8. The Let Down. Have you ever expected a gift and then not received it? What about the gift that is something you’ll never use but know you can’t return? I remember as a kid always having some moment of feeling disappointed. We spend a month hyping the gift giving and receiving process so much that it’s impossible for kids to not feel some disappointment. It’s just natural. That’s why I spend all December telling my kids they won’t get anything they want on Christmas day. You can see how that sets them up.

9. Returns. I don’t particularly enjoy all the chaos at the malls during Christmas, but the returns process can be just as bad. However in recent years, it seems that the stores have improved this process. In the past, before the advances in computer systems, I would show up with a return and no receipt and the store employee would act like I was trying to return The Black Death (“It’s not my size.”). Now things are better with gift receipts but still unpleasant. I prefer to let my wife take on that task.

10. The Day After. Ultimately, there’s something about that feeling of “only 364 shopping days left.” While I should be able relax and enjoy some of my gifts, I usually feel a bit down. It’s probably related to the 25 plus days of hype leading up to the big day and then POOF, it’s over and done… and knowing I have to go back to work.

I also have issues with fake looking Santas, TV Christmas specials starring Shrek, and the term “happy holidays,” but the first ten were enough for now.

And, wow, I feel a lot better getting that off my chest. How about you? Is there anything that puts a little damper on the season? It helps to get it out. Once you do, you can return to enjoying the spirit of the season. Ho, ho, ho!

3 Responses to Ten Christmas Gripes

  1. Steve Hill on December 27, 2010 at 10:37 pm

    I know it depends on your plans, but I definitely think TSA could make that list.

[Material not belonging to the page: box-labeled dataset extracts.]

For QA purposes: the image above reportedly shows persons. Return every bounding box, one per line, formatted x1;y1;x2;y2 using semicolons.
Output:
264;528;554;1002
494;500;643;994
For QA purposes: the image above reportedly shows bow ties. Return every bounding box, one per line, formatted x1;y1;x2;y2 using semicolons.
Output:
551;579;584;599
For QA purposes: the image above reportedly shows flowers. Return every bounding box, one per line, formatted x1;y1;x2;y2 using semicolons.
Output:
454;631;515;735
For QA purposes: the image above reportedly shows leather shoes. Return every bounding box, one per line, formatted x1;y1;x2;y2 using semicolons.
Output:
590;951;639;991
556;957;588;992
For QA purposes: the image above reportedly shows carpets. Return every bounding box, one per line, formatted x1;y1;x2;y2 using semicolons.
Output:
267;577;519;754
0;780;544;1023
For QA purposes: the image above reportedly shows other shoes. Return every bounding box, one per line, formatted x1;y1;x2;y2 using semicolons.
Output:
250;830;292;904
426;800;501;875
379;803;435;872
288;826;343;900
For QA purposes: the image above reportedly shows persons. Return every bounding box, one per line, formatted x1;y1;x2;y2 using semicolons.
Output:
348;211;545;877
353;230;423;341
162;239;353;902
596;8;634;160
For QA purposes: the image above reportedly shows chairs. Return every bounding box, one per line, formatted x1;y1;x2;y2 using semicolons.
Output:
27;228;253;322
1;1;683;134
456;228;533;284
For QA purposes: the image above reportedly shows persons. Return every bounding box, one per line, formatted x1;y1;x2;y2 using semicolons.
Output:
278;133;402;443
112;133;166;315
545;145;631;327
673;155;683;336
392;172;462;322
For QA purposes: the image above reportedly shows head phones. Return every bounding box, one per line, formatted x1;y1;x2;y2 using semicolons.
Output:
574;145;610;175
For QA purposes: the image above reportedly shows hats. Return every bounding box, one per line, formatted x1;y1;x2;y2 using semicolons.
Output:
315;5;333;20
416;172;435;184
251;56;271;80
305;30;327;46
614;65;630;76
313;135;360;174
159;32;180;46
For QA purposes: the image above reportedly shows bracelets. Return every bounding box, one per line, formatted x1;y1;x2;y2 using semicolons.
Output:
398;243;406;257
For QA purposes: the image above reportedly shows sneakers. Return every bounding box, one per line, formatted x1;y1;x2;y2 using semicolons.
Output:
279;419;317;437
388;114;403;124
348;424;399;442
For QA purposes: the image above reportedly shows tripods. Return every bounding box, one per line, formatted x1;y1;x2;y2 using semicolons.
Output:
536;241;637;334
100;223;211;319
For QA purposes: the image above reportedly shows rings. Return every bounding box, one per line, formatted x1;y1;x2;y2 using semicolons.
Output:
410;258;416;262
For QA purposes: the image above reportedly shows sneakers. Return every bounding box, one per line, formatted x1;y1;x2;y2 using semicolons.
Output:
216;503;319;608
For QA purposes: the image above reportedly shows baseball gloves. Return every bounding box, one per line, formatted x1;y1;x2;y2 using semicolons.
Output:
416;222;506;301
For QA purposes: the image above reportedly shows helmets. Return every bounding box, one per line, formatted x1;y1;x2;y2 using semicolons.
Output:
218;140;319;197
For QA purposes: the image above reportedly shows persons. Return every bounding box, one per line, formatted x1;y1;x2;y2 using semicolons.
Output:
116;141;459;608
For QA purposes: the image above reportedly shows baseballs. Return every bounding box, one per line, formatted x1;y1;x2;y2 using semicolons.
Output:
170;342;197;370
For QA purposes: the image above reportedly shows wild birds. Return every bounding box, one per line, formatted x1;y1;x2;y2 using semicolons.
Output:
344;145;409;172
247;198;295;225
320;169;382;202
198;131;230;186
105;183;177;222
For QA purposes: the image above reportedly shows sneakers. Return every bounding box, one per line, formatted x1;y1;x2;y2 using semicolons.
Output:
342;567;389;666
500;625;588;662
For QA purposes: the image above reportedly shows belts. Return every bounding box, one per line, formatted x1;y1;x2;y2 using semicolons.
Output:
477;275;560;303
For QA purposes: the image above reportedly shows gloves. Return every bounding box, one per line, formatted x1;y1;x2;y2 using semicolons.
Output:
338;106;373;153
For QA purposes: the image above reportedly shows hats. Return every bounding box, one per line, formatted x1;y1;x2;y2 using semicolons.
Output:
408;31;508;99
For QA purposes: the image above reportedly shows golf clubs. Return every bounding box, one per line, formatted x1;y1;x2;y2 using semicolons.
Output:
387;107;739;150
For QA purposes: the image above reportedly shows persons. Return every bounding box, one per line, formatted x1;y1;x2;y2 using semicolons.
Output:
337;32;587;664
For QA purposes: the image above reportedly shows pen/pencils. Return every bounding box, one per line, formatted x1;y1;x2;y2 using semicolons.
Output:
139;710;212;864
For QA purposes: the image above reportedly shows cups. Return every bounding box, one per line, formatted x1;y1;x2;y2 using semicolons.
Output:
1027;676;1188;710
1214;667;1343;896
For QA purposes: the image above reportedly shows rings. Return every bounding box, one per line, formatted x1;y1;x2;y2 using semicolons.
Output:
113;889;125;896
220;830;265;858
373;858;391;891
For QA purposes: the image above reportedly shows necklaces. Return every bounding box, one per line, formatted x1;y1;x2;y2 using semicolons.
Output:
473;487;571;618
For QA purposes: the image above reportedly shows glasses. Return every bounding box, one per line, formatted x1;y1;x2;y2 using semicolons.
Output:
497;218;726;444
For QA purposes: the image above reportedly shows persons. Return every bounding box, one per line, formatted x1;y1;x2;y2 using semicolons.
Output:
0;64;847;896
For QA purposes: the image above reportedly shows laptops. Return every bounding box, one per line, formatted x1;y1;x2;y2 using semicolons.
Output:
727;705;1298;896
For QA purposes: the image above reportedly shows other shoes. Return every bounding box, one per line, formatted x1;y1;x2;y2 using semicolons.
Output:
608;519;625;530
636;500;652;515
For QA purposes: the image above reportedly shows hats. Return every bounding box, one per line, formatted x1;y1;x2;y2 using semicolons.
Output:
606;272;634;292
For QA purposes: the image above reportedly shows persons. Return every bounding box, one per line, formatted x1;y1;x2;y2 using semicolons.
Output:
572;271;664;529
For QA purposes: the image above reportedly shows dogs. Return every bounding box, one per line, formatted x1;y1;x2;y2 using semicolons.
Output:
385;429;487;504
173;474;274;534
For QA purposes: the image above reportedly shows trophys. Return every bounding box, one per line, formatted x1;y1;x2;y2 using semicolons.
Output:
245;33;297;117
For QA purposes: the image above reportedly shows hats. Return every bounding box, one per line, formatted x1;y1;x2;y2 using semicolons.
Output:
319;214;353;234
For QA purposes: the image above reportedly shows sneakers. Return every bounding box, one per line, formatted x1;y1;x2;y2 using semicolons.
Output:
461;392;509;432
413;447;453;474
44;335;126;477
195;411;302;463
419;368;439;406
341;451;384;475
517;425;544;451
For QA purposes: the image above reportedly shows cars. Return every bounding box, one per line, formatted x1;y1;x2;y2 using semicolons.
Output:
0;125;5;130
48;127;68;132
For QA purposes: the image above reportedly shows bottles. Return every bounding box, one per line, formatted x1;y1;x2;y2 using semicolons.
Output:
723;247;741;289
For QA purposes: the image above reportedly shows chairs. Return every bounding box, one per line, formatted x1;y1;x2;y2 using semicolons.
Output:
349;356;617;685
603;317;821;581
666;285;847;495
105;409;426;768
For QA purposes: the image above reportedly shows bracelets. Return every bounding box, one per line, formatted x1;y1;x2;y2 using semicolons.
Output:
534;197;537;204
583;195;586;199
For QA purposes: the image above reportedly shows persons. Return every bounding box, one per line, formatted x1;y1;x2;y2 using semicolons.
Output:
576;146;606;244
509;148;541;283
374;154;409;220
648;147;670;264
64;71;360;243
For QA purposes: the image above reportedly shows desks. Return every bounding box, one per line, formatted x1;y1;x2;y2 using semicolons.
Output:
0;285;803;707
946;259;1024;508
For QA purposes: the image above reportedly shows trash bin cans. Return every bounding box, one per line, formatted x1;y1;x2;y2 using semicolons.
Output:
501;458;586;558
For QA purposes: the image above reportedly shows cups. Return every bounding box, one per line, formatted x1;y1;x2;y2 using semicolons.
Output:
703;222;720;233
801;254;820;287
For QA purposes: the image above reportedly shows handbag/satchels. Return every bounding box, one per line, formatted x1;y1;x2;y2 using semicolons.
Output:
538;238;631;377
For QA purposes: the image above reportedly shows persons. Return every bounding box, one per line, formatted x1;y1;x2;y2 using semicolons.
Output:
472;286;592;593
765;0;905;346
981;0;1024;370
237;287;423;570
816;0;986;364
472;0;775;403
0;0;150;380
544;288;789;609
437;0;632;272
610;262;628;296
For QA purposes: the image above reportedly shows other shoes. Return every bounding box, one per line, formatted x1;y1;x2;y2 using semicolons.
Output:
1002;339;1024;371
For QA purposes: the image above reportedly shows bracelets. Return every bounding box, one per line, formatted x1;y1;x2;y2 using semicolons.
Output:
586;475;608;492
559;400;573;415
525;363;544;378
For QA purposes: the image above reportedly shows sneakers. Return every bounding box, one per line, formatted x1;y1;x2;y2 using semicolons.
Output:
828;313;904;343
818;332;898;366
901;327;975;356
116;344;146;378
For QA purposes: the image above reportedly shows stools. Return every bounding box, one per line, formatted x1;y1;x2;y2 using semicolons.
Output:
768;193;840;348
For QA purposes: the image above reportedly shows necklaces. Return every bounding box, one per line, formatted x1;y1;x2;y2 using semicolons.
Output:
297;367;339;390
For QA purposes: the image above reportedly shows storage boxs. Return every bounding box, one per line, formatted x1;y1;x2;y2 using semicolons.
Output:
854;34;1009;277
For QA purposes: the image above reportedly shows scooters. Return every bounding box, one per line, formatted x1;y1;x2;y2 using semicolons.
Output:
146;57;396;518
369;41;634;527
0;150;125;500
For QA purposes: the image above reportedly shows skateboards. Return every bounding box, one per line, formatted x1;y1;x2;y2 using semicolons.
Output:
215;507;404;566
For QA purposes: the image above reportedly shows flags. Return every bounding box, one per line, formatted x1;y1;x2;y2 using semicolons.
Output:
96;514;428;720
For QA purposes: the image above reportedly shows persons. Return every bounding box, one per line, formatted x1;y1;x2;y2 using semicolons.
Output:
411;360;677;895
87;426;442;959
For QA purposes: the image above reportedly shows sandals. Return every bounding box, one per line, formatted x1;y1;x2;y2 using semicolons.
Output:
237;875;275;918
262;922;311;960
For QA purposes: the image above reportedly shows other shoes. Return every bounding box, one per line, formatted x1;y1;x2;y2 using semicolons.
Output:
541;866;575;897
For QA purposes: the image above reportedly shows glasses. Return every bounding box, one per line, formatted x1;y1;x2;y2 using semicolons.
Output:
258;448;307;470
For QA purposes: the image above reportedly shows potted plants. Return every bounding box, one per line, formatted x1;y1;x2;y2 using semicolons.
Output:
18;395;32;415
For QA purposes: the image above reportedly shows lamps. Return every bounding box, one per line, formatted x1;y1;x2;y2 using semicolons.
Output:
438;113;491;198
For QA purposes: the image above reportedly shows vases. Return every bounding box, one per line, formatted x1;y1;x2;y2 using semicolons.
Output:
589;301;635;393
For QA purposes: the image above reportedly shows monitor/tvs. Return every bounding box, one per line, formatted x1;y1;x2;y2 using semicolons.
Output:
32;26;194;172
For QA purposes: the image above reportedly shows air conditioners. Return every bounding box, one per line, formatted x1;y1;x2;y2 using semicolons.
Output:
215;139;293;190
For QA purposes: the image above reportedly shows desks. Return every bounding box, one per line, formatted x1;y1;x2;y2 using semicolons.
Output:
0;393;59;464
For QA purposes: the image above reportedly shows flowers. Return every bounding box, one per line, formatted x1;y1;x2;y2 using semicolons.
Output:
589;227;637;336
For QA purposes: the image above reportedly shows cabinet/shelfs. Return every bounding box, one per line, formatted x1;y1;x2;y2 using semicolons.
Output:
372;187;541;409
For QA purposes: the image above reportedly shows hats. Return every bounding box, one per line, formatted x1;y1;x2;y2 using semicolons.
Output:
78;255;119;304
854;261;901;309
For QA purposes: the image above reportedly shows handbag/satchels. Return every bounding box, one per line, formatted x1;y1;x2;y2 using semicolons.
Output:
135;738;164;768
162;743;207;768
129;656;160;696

  2. Jackodile on December 27, 2010 at 10:49 pm

    Yes! Fortunately, traveling (especially by plane) is not on my list of activities.

  3. Elisabeth VarnHagen Lugar on December 29, 2010 at 9:08 pm

    #2 I can see it now…”Santa’s Elves for the Christmas Challenged.” 3 people dressed as elves come in at 10pm Dec. 24th (or the day you’ve arranged for Santa to come if you are traveling) and unpackage and assemble all the toys, chairs, etc. for the people in the family. Wouldn’t this be great? You could actually go to sleep, and it would really be like Santa had come for you too. Better yet, just give Santa and the elves your list Nov. 15th and let them buy all the presents and show up on Dec. 24th.